* _Passage_:
Some readers have told
me that I do not write enough about the political side of Islam,
especially as it relates to the mixing of religion and politics and to the
fringe element of radical Islam
which is supportive of international terrorism. As a matter of fact, I have
written extensively on the question, but in French (see my 2001 book
"L'Heure juste"). Here, then, is my position on this topic.
All proselytist
religions tend to mix politics and religion because one of their objectives is
to control how people think and behave. On this score, I would say Islam
("submission" or "surrender" in Arabic) doesn't fare well,
because it tends to institutionalize a symbiosis between politics and religion.

* _Instruction a_:
Answer these questions about the passage, one per line:
(i) In which language has the writer written extensively on this question?
(ii) What is the title of the writer's 2001 book?
(iii) What does "Islam" mean in Arabic, according to the passage?
The passage and the rows come from separate, unrelated sources.

* _Lines of data_:

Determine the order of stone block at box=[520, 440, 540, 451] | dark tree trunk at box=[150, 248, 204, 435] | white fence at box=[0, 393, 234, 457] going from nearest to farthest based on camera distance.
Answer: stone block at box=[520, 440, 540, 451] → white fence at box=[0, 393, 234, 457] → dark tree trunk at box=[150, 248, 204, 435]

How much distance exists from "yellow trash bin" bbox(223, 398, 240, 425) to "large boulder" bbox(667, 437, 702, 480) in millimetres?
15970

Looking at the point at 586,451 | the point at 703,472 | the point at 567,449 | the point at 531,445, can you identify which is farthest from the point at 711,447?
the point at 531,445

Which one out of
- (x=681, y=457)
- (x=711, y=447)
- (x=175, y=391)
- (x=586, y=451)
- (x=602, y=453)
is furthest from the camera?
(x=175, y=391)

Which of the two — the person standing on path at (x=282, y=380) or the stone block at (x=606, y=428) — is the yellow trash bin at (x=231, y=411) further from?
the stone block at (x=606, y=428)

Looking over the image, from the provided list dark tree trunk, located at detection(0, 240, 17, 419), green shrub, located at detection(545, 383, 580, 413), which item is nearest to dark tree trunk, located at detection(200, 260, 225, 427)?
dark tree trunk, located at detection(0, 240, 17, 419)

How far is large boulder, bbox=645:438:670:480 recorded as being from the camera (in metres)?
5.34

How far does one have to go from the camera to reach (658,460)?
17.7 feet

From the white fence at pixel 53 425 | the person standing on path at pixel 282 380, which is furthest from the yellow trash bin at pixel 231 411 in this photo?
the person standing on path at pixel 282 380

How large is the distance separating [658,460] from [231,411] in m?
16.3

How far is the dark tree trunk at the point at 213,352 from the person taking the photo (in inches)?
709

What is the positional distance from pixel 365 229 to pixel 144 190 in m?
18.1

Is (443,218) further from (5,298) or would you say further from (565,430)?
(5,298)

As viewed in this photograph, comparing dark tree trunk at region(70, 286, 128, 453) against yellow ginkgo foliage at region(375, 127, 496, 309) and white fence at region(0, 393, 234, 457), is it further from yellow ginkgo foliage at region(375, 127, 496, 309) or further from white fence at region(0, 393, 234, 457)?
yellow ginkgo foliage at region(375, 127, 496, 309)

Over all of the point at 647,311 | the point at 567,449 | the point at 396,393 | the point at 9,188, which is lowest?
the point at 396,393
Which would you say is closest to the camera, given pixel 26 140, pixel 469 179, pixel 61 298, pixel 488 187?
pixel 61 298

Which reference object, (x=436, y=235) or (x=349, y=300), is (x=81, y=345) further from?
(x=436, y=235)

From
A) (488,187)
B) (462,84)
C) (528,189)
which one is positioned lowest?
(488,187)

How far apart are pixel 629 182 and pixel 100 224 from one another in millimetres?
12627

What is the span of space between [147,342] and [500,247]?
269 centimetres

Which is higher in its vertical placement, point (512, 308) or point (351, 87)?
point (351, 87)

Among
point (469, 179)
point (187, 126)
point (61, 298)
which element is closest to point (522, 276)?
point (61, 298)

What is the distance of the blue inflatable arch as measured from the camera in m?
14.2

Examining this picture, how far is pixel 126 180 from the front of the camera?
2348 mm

* _Instruction b_:
Return every row that contains the word "lowest", matching its case exactly.

* _Expected output a_:
(i) French
(ii) "L'Heure juste"
(iii) "Submission" or "surrender"

* _Expected output b_:
Over all of the point at 647,311 | the point at 567,449 | the point at 396,393 | the point at 9,188, which is lowest?
which one is positioned lowest?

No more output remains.